With the #MeToo movement and the gender pay gap among the hot-button issues of 2018 on both sides of the Atlantic, the launch this week in London of an oral history project documenting and celebrating the role of women in publishing turns out to be timely indeed.
Conceived in 2013 by Penny Mountain, former deputy editor of the Bookseller, and Jane Cholmeley, co-founder of the pioneering Silver Moon Women’s Bookshop which was for many years a destination on London’s Charing Cross Road, it aims to record women’s experiences which are “so often invisible and unrecorded” based on the history of the group WiP—Women in Publishing—and the women who were part of it 40 years ago. In those days, employers felt at liberty to inquire as to the marital status of a prospective female employee (marriage in those days meaning children), and male bosses had no qualms about asking their secretaries to collect their dry cleaning—or, in the case of a young publicist, to collect the managing director’s elderly mother and bring her to London. And all for less pay than their male counterparts, naturally.

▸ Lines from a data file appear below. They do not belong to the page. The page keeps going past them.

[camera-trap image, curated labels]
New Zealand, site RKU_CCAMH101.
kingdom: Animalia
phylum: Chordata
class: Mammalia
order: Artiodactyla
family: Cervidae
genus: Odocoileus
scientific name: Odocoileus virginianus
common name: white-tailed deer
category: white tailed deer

Mountain and Cholmeley were among WiP’s founding members (nobody can now remember whose idea it was) and, both now retired from the trade, they set about raising the money to hire an oral historian to conduct detailed interviews and create a Women in Publishing History website. Around $50,000 was raised in donations from friends and supporters and from two book trade charities.
The results of their endeavors went live this week: a unique collection of 30 interviews with former WiP members—including former Random House UK CEO Gail Rebuck; Liz Calder, a founding director of Bloomsbury Publishing; and pioneering children’s publisher Julia MacRae—which will be available in full at the British Library. A number of Americans feature in the history as well, including Lisa Tuttle, Nina Shandloff, Tamar Karet, Jane Judd, and Linda Schwartz, and Canadian Brenda Gardner. Their lived experience covers all sectors of the industry.
Despite the disclosures of recent months, it’s hard now to remember what life could be like for women in the 1970s and 1980s. The story is often familiar: working twice as hard for half as much, secretaries, publicity assistants and editorial assistants doing the "hard graft" (hard work) while the men enjoyed leisurely club lunches or perhaps an afternoon of golf. The women’s movement was in its second wave, feminists still the butt of many jokes, and women of all ages were beginning to network in order to support and help train each other and to serve as role models for other women in the industry. There were six annual WiP conferences held at the University of London.
Meanwhile, in her attic apartment, Carmen Callil was meeting with a group of like-minded women preparing the ground for the launch of Virago, a list which would (among other things) revive a good deal of women’s writing that had been allowed to drift out of print.
Even in 1991, when Rebuck was appointed to head up Random House, she remembers the press “incredulity.” Private Eye called her “a Barbie doll who crunched diamonds between her teeth.” By the time the century turned, there were several companies led by women, and across the industry women were in middle and senior management positions. Sadly, today in Britain the top jobs are once again held by men, and recent surveys revealed gender pay gaps in most companies and sexual harassment in more than half. There are no figures for the percentage of women to men in British publishing, though a survey in January 2016 of American publishing found it was 78 percent female.
WiP is currently inactive, but Rebuck is among those who feels it is an idea whose time has come again—that there is an "unconscious conservatism" in publishing following the 2008 crash and that “women were seen as a risk” and men the “safe option.”